**Exercise objective:** Repeat the items below exactly, beginning at the line that contains "Which among these —" and continuing through the last line of the items.

Dataset items
-- Begin --

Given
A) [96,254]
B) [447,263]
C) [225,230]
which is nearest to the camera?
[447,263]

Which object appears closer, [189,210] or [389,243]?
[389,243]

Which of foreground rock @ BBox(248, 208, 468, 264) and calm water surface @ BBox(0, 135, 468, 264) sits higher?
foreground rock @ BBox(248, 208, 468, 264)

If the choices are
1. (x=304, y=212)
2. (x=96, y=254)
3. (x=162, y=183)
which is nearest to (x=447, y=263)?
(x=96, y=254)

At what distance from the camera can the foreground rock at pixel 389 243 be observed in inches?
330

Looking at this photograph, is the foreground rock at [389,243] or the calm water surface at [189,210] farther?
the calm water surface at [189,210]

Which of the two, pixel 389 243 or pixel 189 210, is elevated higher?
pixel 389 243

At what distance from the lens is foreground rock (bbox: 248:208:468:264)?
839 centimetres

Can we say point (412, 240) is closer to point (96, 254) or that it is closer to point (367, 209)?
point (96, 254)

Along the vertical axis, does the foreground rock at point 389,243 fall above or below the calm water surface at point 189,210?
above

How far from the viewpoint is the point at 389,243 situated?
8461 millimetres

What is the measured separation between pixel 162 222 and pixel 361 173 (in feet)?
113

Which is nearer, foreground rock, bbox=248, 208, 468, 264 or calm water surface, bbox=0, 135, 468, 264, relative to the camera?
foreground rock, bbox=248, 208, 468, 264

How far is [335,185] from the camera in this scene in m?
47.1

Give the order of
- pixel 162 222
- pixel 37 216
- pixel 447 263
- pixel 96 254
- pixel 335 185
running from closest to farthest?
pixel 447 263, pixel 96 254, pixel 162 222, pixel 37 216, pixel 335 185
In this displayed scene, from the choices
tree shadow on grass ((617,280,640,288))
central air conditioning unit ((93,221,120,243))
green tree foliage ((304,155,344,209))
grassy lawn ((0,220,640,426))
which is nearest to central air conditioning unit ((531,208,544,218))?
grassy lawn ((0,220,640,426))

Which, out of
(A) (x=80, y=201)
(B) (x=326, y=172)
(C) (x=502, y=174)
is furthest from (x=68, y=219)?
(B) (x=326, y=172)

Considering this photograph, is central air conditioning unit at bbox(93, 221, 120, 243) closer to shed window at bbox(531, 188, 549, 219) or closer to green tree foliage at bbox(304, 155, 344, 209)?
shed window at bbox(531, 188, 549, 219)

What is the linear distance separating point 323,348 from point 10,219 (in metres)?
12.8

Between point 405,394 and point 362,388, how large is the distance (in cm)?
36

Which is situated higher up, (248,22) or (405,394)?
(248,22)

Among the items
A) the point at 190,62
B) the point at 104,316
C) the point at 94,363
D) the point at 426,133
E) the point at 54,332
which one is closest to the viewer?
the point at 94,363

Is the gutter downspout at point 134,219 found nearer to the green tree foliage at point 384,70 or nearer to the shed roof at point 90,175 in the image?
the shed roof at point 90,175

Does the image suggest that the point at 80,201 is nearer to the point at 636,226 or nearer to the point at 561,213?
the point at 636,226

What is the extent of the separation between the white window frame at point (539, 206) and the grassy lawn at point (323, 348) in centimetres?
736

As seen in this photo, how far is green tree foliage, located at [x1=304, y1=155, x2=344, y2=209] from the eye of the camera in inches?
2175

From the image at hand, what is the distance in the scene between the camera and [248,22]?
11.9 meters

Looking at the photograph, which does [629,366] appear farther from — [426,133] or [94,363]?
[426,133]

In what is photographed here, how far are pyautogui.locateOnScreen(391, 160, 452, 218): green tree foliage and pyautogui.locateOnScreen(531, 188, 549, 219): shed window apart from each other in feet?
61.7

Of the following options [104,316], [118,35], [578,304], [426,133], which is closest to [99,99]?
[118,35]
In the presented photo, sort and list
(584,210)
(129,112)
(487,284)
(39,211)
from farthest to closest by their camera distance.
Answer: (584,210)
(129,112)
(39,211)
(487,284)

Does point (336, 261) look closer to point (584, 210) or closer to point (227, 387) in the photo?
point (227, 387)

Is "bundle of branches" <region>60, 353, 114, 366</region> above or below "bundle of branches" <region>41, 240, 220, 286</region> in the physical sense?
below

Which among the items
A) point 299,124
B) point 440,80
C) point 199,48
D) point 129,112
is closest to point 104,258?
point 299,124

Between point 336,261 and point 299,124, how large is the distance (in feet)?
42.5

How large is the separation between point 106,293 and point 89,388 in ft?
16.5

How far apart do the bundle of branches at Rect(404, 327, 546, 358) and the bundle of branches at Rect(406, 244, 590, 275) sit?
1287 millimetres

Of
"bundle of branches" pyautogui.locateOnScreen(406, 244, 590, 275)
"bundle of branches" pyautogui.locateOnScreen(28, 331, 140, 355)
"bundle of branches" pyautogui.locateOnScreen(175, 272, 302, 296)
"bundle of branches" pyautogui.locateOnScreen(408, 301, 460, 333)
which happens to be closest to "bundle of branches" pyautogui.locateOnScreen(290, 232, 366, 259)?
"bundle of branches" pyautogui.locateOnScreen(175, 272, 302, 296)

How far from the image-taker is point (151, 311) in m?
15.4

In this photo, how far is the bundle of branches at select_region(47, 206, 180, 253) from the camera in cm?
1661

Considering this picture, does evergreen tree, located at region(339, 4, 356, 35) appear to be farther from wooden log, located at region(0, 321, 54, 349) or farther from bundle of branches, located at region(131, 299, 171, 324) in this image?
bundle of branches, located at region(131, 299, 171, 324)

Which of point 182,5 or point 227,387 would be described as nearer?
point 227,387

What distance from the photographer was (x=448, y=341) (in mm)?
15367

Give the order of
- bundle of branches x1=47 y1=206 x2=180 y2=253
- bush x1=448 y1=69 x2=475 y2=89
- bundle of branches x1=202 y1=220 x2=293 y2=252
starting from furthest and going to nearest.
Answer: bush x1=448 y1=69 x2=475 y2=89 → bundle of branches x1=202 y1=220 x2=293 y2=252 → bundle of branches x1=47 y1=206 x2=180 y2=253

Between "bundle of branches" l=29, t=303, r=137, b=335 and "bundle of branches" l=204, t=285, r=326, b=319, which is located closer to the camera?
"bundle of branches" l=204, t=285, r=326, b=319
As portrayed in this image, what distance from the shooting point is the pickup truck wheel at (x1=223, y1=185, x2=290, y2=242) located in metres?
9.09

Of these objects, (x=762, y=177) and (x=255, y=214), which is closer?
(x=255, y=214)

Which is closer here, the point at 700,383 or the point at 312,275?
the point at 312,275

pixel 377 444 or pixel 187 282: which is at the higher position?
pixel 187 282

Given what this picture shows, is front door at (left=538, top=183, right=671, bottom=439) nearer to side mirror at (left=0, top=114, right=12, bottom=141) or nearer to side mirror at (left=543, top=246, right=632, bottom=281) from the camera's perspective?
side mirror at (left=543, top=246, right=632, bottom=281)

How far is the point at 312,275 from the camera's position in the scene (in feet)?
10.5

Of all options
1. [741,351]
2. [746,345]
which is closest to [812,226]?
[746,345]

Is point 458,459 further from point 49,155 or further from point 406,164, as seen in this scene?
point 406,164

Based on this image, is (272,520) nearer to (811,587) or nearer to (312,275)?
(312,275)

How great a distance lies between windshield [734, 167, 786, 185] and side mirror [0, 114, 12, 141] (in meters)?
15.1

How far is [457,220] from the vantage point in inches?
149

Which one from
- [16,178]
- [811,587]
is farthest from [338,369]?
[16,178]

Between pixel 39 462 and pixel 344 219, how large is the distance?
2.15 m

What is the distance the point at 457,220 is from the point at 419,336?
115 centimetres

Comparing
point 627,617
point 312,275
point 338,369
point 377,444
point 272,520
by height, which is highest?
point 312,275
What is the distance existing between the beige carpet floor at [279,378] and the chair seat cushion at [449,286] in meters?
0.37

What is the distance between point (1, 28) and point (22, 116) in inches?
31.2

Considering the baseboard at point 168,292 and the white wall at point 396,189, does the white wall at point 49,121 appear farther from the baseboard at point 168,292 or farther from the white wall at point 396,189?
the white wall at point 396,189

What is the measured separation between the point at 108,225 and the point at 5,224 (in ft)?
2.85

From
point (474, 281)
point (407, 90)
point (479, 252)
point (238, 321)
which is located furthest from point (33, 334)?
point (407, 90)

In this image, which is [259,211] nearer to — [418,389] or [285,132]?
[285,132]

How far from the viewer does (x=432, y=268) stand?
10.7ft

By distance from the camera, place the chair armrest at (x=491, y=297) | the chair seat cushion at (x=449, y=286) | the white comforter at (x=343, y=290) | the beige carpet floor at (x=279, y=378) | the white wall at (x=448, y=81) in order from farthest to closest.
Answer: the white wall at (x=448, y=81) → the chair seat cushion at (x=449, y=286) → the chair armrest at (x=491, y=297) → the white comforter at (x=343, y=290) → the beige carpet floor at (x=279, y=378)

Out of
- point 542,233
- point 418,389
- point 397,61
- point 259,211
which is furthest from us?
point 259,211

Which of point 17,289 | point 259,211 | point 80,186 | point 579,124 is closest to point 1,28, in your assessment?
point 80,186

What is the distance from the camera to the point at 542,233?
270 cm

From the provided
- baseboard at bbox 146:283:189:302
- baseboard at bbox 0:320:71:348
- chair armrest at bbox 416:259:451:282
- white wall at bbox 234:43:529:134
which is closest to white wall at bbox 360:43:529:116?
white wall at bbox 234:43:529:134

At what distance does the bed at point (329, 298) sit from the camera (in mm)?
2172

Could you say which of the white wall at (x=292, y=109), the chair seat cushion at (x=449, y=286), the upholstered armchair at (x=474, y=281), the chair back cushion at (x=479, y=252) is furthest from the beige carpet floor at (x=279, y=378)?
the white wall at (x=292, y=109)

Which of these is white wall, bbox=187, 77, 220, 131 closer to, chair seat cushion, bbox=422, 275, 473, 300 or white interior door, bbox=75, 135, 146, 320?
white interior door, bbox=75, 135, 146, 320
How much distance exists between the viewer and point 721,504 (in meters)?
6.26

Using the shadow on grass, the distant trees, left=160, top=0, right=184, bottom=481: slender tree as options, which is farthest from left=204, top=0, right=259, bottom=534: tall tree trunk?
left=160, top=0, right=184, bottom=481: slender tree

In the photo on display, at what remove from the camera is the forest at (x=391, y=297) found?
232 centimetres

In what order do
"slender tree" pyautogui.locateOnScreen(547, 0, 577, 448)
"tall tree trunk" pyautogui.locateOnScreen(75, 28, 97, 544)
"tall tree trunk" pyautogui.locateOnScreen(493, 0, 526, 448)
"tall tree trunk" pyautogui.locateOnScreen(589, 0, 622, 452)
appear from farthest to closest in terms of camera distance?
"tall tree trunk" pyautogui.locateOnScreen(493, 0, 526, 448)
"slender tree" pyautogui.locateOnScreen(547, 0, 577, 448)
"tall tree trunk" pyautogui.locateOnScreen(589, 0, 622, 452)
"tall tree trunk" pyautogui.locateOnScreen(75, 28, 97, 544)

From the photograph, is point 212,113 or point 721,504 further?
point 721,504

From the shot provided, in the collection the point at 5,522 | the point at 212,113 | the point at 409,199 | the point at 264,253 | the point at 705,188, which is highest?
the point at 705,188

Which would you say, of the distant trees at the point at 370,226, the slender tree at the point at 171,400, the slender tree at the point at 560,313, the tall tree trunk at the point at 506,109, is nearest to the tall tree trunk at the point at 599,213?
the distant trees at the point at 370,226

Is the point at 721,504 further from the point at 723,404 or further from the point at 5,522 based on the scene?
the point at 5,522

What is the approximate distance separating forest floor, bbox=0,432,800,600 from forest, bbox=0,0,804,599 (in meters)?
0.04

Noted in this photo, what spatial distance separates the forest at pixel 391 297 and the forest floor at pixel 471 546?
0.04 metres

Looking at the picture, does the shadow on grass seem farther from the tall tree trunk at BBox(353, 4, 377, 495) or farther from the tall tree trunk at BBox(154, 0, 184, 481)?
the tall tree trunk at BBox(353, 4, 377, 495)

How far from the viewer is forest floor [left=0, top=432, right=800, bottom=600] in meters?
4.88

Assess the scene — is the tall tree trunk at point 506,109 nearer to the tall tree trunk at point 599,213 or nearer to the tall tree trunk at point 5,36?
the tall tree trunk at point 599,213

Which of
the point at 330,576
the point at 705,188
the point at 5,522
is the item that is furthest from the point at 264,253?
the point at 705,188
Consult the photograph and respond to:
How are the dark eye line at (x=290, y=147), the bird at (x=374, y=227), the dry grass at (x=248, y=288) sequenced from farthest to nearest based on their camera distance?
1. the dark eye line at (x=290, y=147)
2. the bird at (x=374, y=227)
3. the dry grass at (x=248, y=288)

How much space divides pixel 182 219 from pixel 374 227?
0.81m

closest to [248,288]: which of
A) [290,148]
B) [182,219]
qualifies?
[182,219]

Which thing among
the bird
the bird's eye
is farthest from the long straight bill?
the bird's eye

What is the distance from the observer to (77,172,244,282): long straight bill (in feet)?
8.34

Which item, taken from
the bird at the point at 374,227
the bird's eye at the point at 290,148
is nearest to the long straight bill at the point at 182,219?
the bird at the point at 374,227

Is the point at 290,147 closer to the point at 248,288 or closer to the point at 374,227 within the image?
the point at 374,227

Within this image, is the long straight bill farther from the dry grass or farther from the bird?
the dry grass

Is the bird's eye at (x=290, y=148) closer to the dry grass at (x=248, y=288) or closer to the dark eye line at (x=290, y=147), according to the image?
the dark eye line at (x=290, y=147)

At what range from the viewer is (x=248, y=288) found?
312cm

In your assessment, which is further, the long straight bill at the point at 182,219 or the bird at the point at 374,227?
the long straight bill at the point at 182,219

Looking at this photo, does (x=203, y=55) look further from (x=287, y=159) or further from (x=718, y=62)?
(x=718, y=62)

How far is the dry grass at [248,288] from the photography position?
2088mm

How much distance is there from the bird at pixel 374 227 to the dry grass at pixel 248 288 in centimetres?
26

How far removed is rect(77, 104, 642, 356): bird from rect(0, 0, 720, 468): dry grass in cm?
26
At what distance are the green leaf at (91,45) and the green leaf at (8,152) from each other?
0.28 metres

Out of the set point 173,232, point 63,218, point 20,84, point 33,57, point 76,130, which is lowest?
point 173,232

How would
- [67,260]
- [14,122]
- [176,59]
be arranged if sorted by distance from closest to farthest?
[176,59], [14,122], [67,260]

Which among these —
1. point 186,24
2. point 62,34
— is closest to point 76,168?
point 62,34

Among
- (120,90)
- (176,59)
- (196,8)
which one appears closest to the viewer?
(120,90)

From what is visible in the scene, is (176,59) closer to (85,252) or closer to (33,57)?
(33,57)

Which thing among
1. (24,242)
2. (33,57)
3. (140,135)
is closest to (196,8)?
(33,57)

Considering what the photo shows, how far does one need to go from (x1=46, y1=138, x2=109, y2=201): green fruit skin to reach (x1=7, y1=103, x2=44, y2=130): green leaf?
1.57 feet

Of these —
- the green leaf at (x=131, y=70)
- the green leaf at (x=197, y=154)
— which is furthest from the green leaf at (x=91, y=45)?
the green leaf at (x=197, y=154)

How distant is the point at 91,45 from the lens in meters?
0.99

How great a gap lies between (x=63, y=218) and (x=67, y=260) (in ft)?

-- End --

**Result of this exercise:**
Which among these —
1. point 186,24
2. point 62,34
— is closest to point 76,168?
point 62,34

Among
- (120,90)
- (176,59)
- (196,8)
which one appears closest to the viewer?
(120,90)

From what is visible in the scene, is (176,59) closer to (85,252) or closer to (33,57)?
(33,57)

Which thing among
1. (24,242)
2. (33,57)
3. (140,135)
is closest to (196,8)?
(33,57)

Considering what the photo shows, how far does one need to go from (x1=46, y1=138, x2=109, y2=201): green fruit skin to reach (x1=7, y1=103, x2=44, y2=130): green leaf?
1.57 feet

Of these —
- the green leaf at (x=131, y=70)
- the green leaf at (x=197, y=154)
— which is furthest from the green leaf at (x=91, y=45)?
the green leaf at (x=197, y=154)

How distant is the point at 91,45 from the lens in meters?
0.99

How great a gap lies between (x=63, y=218) and (x=67, y=260) (in ft)?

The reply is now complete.